The Italian Journeys

To most Germans and Austrians, Italy was the land where much of the best new music came from, particularly opera. Leopold was eager to take his son there, partly to complete his musical education, partly to capitalize on his gifts while he was still young enough to be a source of wonderment.

They left in December 1769 for Milan, the centre of Austrian government, pausing on the way to play to potential patrons. It was arranged in Milan that Mozart would compose the opera to open the next winter season; then they moved on – to Bologna, where Mozart visited the theorist and teacher Padre Martini, and to Rome, where he wrote out from memory, after a single hearing, the Sistine choir’s exclusive showpiece, Gregorio Allegri’s (1582–1652) Miserere. They went to Naples, seeing Pompeii and Vesuvius, then back to Rome, where Mozart received a papal knighthood; Bologna again, where he was admitted to the esteemed Accademia Filarmonica; and back to Milan, where he composed the opera Mitridate, given on 26 December 1770: Mozart himself directed the first performances.

Father and son returned home in March after a trip to Venice. They had picked up further Italian commissions and went back to Milan in October 1771 for the performance of a serenata, Ascanio in Alba, in honour of a royal marriage. More large-scale works followed: an oratorio commissioned for Padua, a serenata to celebrate Archbishop Schrattenbach’s anniversary which, when he died, was adapted and used instead to celebrate the enthronement of his successor, and then another opera for Milan, Lucio Silla, for which Mozart and his father returned at the end of 1772. Leopold also made enquiries about a post for his son in Italy, but evidently drew a blank.

The Young Konzertmeister

One of Archbishop Colloredo’s first actions had been to appoint Mozart, then 16, as a salaried Konzertmeister; until then he had been unpaid for his services – playing the violin in the orchestra and composing for court and cathedral. However, the Mozarts were discontented: Salzburg employment limited their opportunities. They had a spell in Vienna in 1773, investigating the situation there, but evidently returned disappointed. Mozart’s contact with new Viennese music was fruitful, however, as his compositions of the period show: among them are six string quartets, his first piano concerto and some violin concertos, several serenades for Salzburg university ceremonials and a series of symphonies – a fiery one in G minor and a spirited, lyrical one in A are the earliest to have firm places in today’s repertory. These years also saw the composition of a quantity of church music, notably a group of Mass settings. Larger works from this time are a serenata, Il re pastore (‘The Shepherd King’), written for an archduke’s visit to Salzburg, and a comic opera, La finta giardiniera (‘The Pretend Gardener Girl’), for performance in Munich.

> [Material provided]:
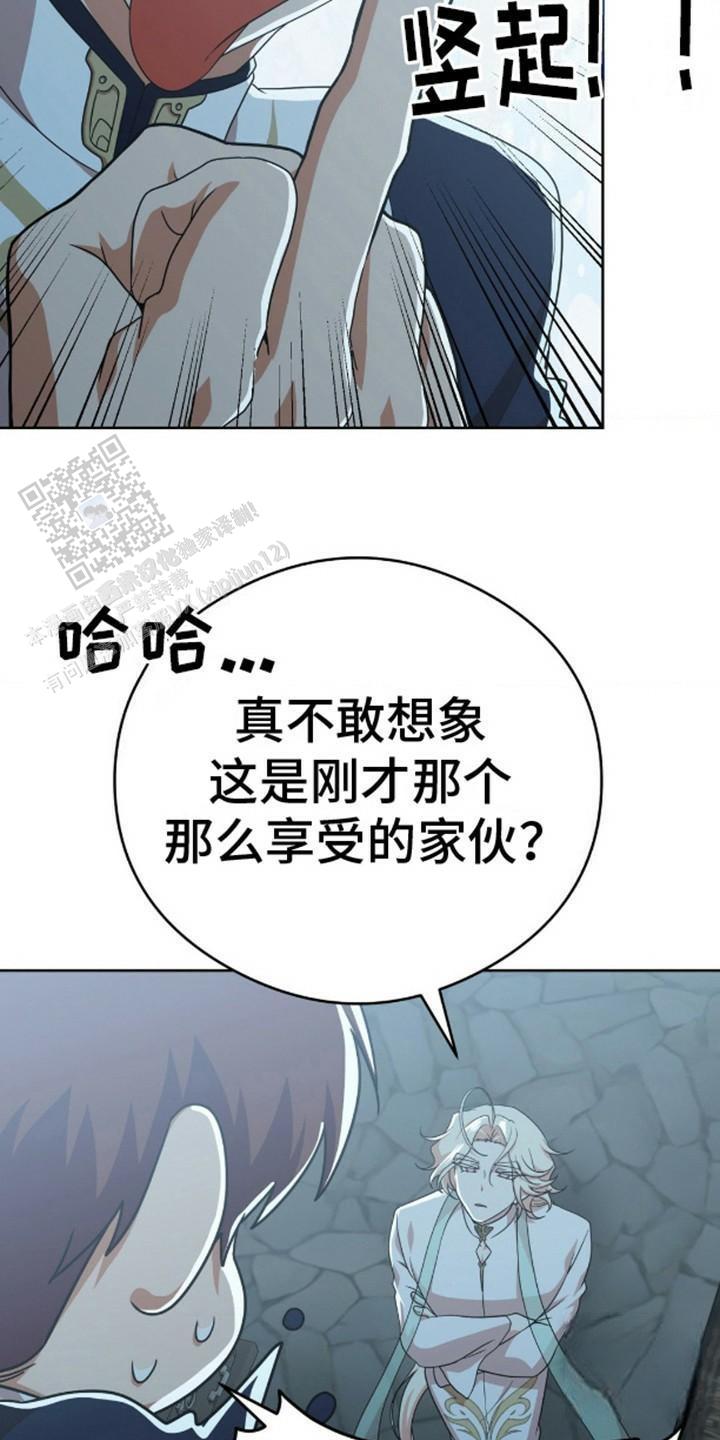 幻想训教漫画,第9话3图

> [Directions]:
1. Please answer these questions from the Mozart text, one line each:
(a) In what month and year did Leopold and his son leave for Milan?
(b) Which opera by Mozart was given on 26 December 1770?
(c) How old was Mozart when Archbishop Colloredo made him a salaried Konzertmeister?
2. Resume the Mozart text after its final sentence and carry it forward.
The data after the Mozart text isn't needed here.

> [Activity answers]:
1.
(a) December 1769
(b) Mitridate
(c) 16

2.
Seeking a Better Job

In 1777 they lost patience: Mozart, with his mother to watch over him, went off to seek his fortune elsewhere. Offered nothing in Munich, he moved on to Mannheim. This was one of the liveliest courts in Germany. Presided over by the Elector Carl Theodor, it had a fine orchestra, created by Stamitz, which developed a new style of orchestral playing. Mozart was eager to be part of this distinguished group and quickly made friends there. He even composed a piano sonata picturing the character of the Kapellmeister Cannabich’s daughter – ‘anyone can see it was composed in Mannheim’, wrote Leopold when he saw it, so distinctive is the Mannheim flavour. The style left its mark: several of Mozart’s works of the next years show its influence. Despite the good impression Mozart made in Mannheim, his requests for a position were turned down. Perhaps employers were not keen to have restless geniuses at their courts. It was here, however, that he fell in love with a fine singer, the soprano Aloysia Weber.

His father, infuriated by his dawdling, directed him on to Paris, one of the largest musical centres in Europe. Mozart had good connections and soon had music performed at the Concert Spirituel, which gave concerts during Holy Week and on other religious holidays. Its orchestra was famous for its showy performances and Mozart exploited its virtuosity in his Paris Symphony (No. 31). But he did not like the French, and apparently made that clear: with half the talent and double the shrewdness, a friend told Leopold, he would have flourished in Paris. While here, he also finished the groups of sonatas begun at Mannheim. But tragedy struck: his mother was taken ill and died. He broke the news gently to his father in a letter saying that she was ill, writing of her death to the family priest and asking him to tell his father. It was also becoming clear that there was no job to be had in Paris. Eventually his father arranged for him to return home to take up an improved post as Konzertmeister-organist. Mozart did so, reluctantly and slowly – and an encounter with Aloysia on the way, at which she rejected him, deepened his misery.

Family Correspondence

Much of our information about Mozart’s life comes from the family correspondence. On the early tours, Leopold wrote numerous letters to his landlord, a good friend and probably one of those who underwrote the journey; much of the information was commercial, for circulation among a group in Salzburg. When father and son went to Italy, they reported home regularly to Mozart’s mother and sister. When Mozart and his mother travelled, they in turn reported to Leopold and Nannerl, and Leopold often sent detailed instructions, as well as reports on events back home, to the travellers. In later years, Mozart kept a correspondence going with his father. Here and there, especially during the Mannheim–Paris journey, irritation creeps in, where Leopold feels that his son is behaving unwisely; and occasionally Mozart himself tells half-truths. But the letters, especially Mozart’s own, are written in a lively fashion, with much information on Mozart’s own music and performances, on musicians and musical events more generally, day-to-day happenings, events in Salzburg and much else besides.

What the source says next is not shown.